The process itself follows a straightforward path: create an account with the certifying body, verify your eligibility, submit an application, receive approval, and then schedule your exam within a testing window (typically 90 days). Exams can often be taken at a physical testing center or through a live remote proctoring setup from home.

How Difficult Are the Exams?

These are rigorous, high-stakes tests. The CCRN exam for adult critical care nurses, one of the most widely recognized certifications, contains 150 questions with 125 of them scored. To pass, you need to answer at least 83 of those 125 scored questions correctly. The first-time pass rate for the adult CCRN sits at about 72%, meaning roughly one in four test-takers don’t pass on their first attempt. Neonatal critical care has an even steeper challenge, with a first-time pass rate of just 60%.

Nurses typically spend months preparing, often purchasing practice exams and studying clinical guidelines specific to their specialty. The exams are updated periodically based on job analysis studies, so passing scores and question content shift to reflect current clinical practice.

Does Certification Improve Patient Care?

Research has found relationships between higher rates of nursing specialty certification on hospital units and lower rates of patient falls, pressure injuries, certain hospital-acquired infections, and patient deaths. A review published in the journal of the National Association of Clinical Nurse Specialists noted that units with more certified nurses tended to see fewer “failure to rescue” events, which are cases where a patient’s condition deteriorates and staff don’t catch it in time.

That said, the evidence isn’t unanimous. Some of the positive associations are statistically weak, and contradictory findings exist for certain outcomes like fall rates and infection rates. The clearest takeaway is that certification reflects a nurse’s investment in mastering their specialty, which likely contributes to better clinical judgment even if it’s hard to isolate its exact effect in a busy hospital environment.

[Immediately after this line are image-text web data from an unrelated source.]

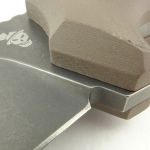 The plunge line is rounded and finishes in a sharpening choil.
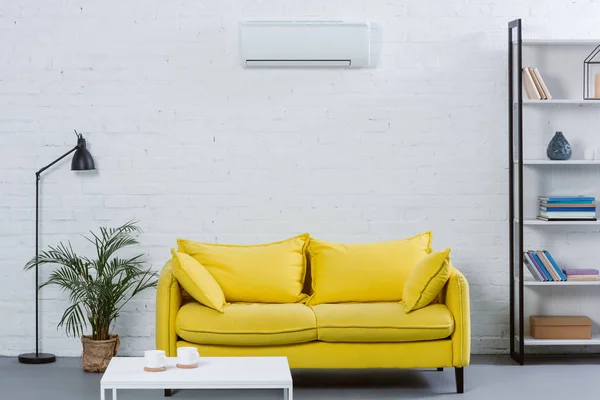 Interior de la moderna sala de estar con sofá amarillo y aire acondicionado colgando en la pared blanca - foto de stock
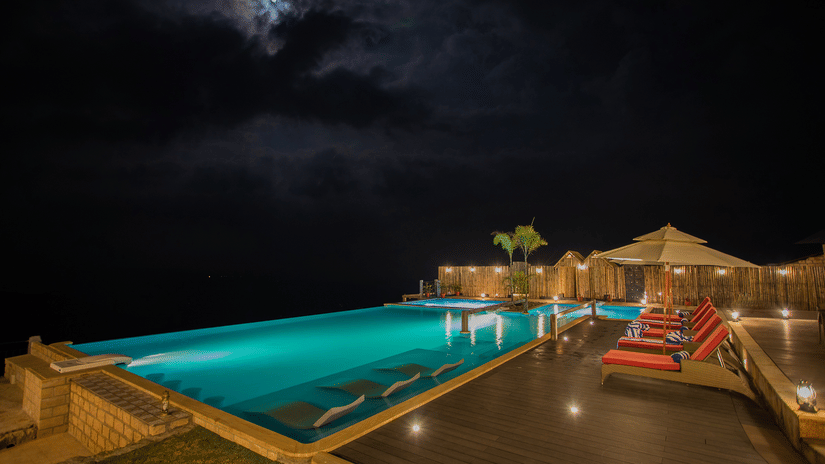 Illuminated infinity pool at night at Polo Resort Cherrapunji with red loungers, bamboo screens, wooden deck and a cloudy moonlit sky overhead.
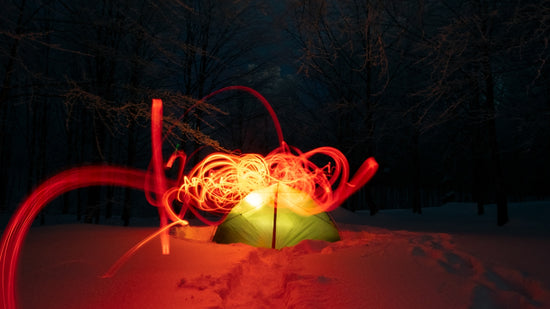 A red and green object in the snow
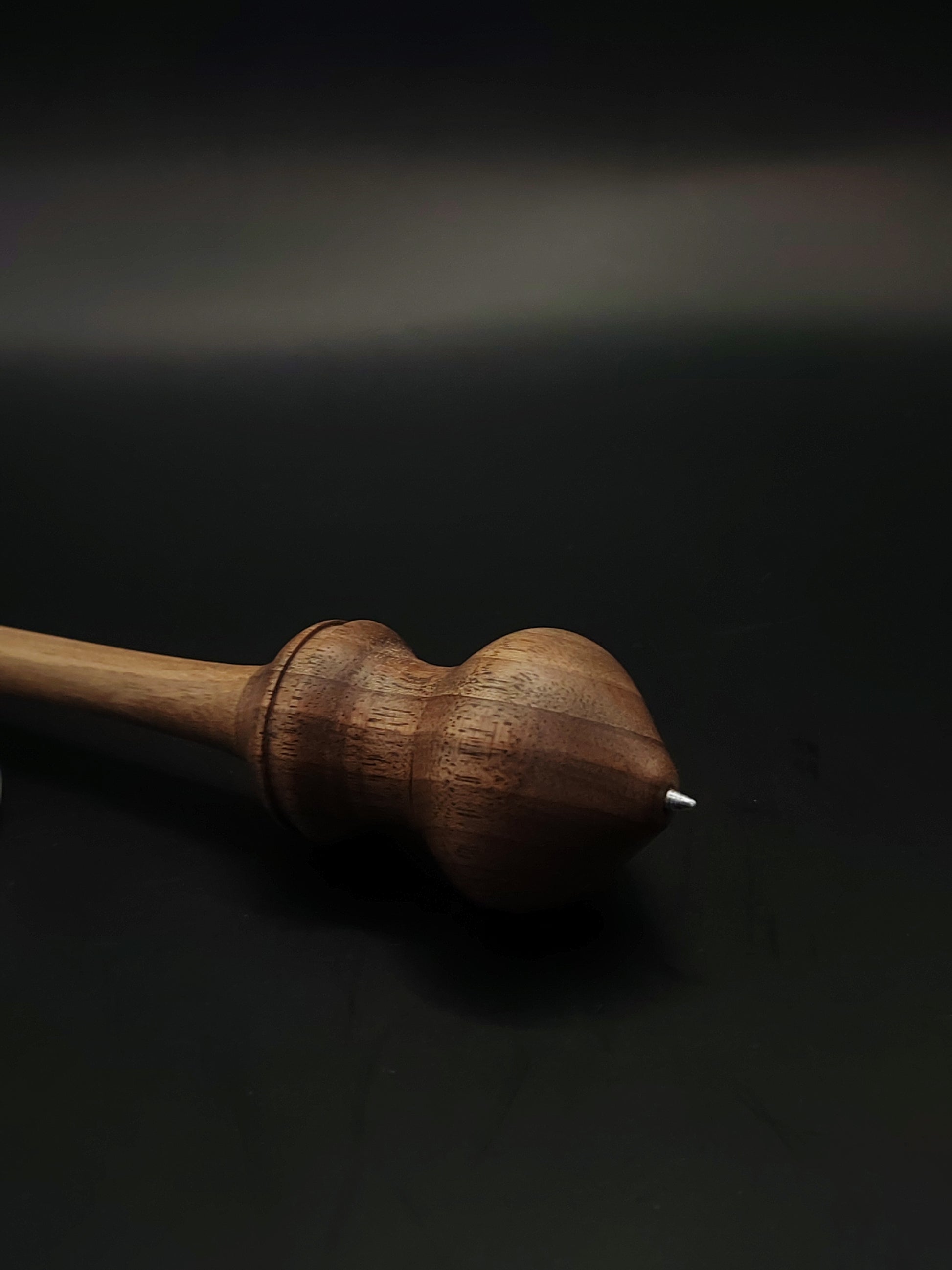 Side view of artisan support spindle with smooth walnut shaft and tapered metal tip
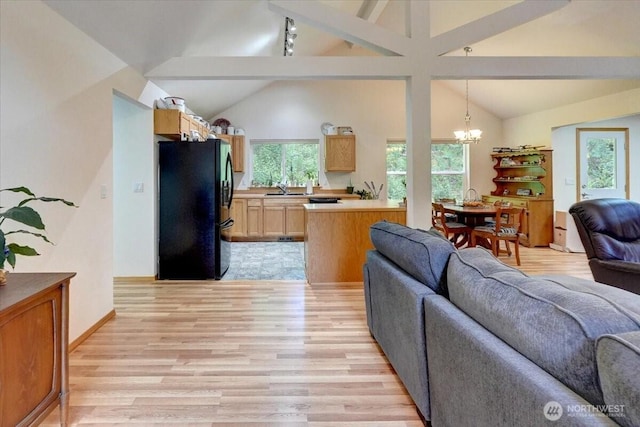 9535 Olalla Valley Rd SE, Port Orchard, WA 98367 - living area with light wood-type flooring, a chandelier, beamed ceiling, and high vaulted ceiling
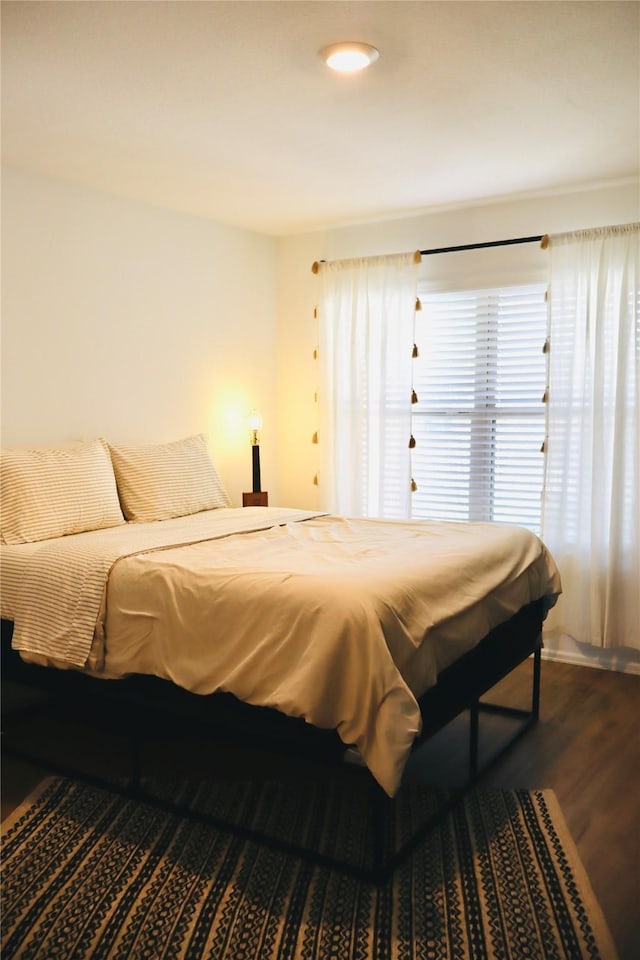 bedroom with dark wood-type flooring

Keeping the Credential Active

Certification isn’t a one-time achievement. ANCC certifications, for example, are valid for five years. To renew, a nurse must complete 75 continuing education contact hours during that five-year period. Other certifying bodies have similar requirements, though the specific hour counts and renewal cycles can differ. The goal is to ensure that certified nurses stay current with evolving best practices, new treatments, and updated clinical guidelines rather than coasting on knowledge from years ago.

Career and Pay Implications

For nurses, certification often opens doors that licensure alone does not. Many hospitals require or strongly prefer certified nurses for specialized roles, particularly in critical care, perioperative, and emergency settings. Some healthcare systems offer pay differentials or bonuses for certified staff, recognizing the additional expertise they bring. Beyond compensation, certified nurses frequently report that the credential gives them greater confidence in clinical decision-making and stronger standing when advocating for their patients within a care team.